__TEXT SECTION__.
##############################

The British government’s ‘Review of the Balance of Competences’ into the EU’s role in British life might be surrounded by political tensions, but as Tim Oliver argues, it offers a unique insight into the operation of British government, the politics of the UK’s coalition government, UK-EU relations, the evolution of the EU, and how today we assess what the EU is and approach arguments about what it should be.
The Coalition government’s announcement in July 2012 that, as agreed at the insistence of the Conservative Party as part of the 2010 Coalition Agreement, it was to conduct a full review of the EU’s involvement in British life, has now reached its half way stage. In July 2013 the government published six reviews: health, taxation, the single market, animal health and welfare and food safety, development cooperation and humanitarian aid, and foreign policy. A total of 32 reviews will be published by the autumn of 2014.
Each review follows a similar format: first explaining the historical development of the area reviewed; second, assessing the current situation; third, asking what the UK’s national interest is in the area; finally exploring what options there are for going forward, such as repatriation of powers. The reviews avoid making recommendations, their intention being to inform the political decision that will follow the review. Each draws on evidence submitted in writing or taken in person at a range of meetings.
While 26 reports are still to be published, it is already clear that for academics the review can open up to analysis a variety of issues in current British and international politics.
Coalition Politics
For students of how the Conservative-Liberal Democrat coalition is operating, the political management of the review, its origins and eventual use offer a way of examining how the three groups that shape the government on this issue – Liberal Democrats, the strongly Eurosceptic parts of the Conservative Party, and the less Eurosceptic parts of the Conservative party – approach an issue that deeply divides them. Accusations by John Redwood, a strongly Eurosceptic Conservative MP, that the review is turning into a whitewash shows how it may be seen by some Eurosceptics. Given the depth of such tensions it remains to be seen whether the review will last the course. Nevertheless, both its political outcomes and its use as an instrument for managing such a deep political tension will be a focus for studying the operation of Britain’s first post-1945 coalition government.
Operation of Whitehall
It is, of course, nothing new for a government to use a technical, in-depth inquiry to neutralise a sensitive issue. This review, however, will have presented unique challenges for Whitehall, thanks to its implications for coalition relations, cross-governmental scope, international implications and wider domestic sensitivity. The review then offers a unique example of officialdom walking the fine line between the political and technical, with the language used in the review, indeed the very bureaucratic sounding name, intended to ensure it runs as a technical and inherently dull activity. So far the reviews published provide a wealth of technical detail. Nevertheless, despite the 390 public submissions I count so far, questions will inevitably be asked about how open, selective and thorough the process has been. If the review is to serve as a central plank to any British renegotiation then the method of the review, and thus the reliability of the approach, will come under significant political, media and academic scrutiny.

##############################

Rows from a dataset
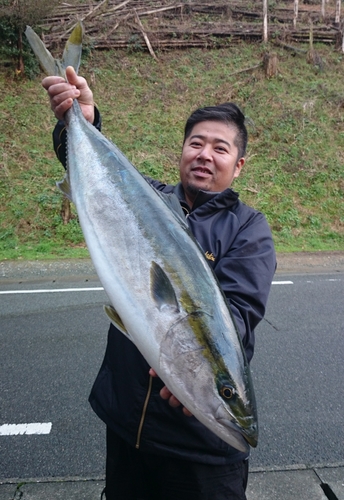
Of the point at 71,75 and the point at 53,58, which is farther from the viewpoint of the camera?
the point at 53,58

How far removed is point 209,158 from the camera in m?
1.81

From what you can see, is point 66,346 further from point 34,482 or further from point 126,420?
point 126,420

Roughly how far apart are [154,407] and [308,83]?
17983 millimetres

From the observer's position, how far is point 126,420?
5.28 ft

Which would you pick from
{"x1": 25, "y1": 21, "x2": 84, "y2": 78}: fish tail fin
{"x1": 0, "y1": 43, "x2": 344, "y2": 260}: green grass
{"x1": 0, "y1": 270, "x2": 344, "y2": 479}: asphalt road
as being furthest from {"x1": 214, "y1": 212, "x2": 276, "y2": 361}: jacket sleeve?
{"x1": 0, "y1": 43, "x2": 344, "y2": 260}: green grass

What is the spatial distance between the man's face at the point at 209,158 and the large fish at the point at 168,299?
313 millimetres

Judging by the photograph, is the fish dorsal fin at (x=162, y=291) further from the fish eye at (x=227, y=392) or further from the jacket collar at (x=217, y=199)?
the jacket collar at (x=217, y=199)

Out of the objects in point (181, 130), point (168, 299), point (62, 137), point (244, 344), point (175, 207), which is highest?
point (62, 137)

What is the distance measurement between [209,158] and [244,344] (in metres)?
0.82

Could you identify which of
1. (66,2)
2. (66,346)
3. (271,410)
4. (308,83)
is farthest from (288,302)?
(66,2)

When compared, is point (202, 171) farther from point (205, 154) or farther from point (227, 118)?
point (227, 118)

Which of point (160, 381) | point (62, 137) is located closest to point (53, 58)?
point (62, 137)

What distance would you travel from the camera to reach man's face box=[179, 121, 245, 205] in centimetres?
183

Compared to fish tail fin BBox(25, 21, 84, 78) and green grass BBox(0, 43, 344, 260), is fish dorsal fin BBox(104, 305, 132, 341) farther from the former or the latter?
green grass BBox(0, 43, 344, 260)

##############################

__TASKS TO PERFORM__.
- 1) Render the lines of the records between the one holding "From the observer's" and the one holding "313 millimetres", inclusive, as a Markdown table with columns "Row" and "Line". Number each line in the Row column and leave out blank lines.
- 2) Write the next part of the piece on Britain's review of the EU's role in British life, picking up right after its last sentence.
The records have nothing to do with the text.

__FINAL ANSWERS__.
- 1)
| Row | Line |
|---|---|
| 1 | From the observer's position, how far is point 126,420? |
| 2 | 5.28 ft |
| 3 | Which would you pick from |
| 4 | {"x1": 25, "y1": 21, "x2": 84, "y2": 78}: fish tail fin |
| 5 | {"x1": 0, "y1": 43, "x2": 344, "y2": 260}: green grass |
| 6 | {"x1": 0, "y1": 270, "x2": 344, "y2": 479}: asphalt road |
| 7 | as being furthest from {"x1": 214, "y1": 212, "x2": 276, "y2": 361}: jacket sleeve? |
| 8 | {"x1": 0, "y1": 43, "x2": 344, "y2": 260}: green grass |
| 9 | What is the spatial distance between the man's face at the point at 209,158 and the large fish at the point at 168,299? |
| 10 | 313 millimetres |

- 2)
UK-EU Relations
The sheer breadth of the 32 reviews in themselves tell us something about the nature of the UK-EU relationship, something Eurosceptics will point to as what they feel is wrong. At the same time, the detail of the review, and to a lesser extent exercises such as the Conservative group ‘Fresh Start’, have provided a welcome injection of detailed evidence based analysis to the debate. This in itself is a radical change given how, as the Leveson Report on Press Regulation made clear, Britain’s media has often resorted to simply making up stories about the EU. For academic analysis, particular interest will be into how – or if – a technical review shapes final public opinion. Will politicians, the media and voters be swayed by an approach based on the opinions of experts and evidence, or will emotion, gut instinct and made-up stories prevail? And how will the narrow reviews connect to the wider cross-cutting debates about Britain’s political economy, identity, constitution, security and place in the world?
For those interested in how a state identifies its national – or European – interests, the review process opens up the British system, although much remains behind closed doors. The evidence submitted to each review lays bare the competition between private, civil society, international, political and governmental interests that so often shape a state’s views. It shows an EU member state coming to terms with how to balance sovereignty, competing national and sectoral interests, international obligations and membership of the EU.
The reviews specific purpose of informing a possible renegotiated relationship between the UK and EU, one that is to reflect the UK’s national interest, should make it a central point of reference for studying any such attempt. When the history of the 2010-2020 period of UK-EU relations is written it could well be about a renegotiation, an in-out referendum and potentially a withdrawal; events that will have defined so much of UK politics, Britain’s place in the world and an EU changed by a change in relations with one of its largest members. The review will underpin much of this, and be referred back to for guidance should the UK opt to withdraw.
Comparisons have already been made with other reviews intended to propose reforms to the EU, such as the Dutch review. The British review will take its place amongst the many studies and academic reviews of an EU in a state of flux. Academics are in a position to put aside the politics that led other member states to decline involvement in what some see as a unilateral British review. Instead we can examine and assess a review that is amongst the most extensive, well-resourced and organised of any review of EU activity since the 2001-2003 European Convention.
The Evolution of the EU
For students of international relations and European integration the review does something we rarely see: a state comprehensively cataloguing the impact on it of the international. Any reading of the reviews also shows how Europeanisation often reflects globalised pressures or wider Western multilateral efforts.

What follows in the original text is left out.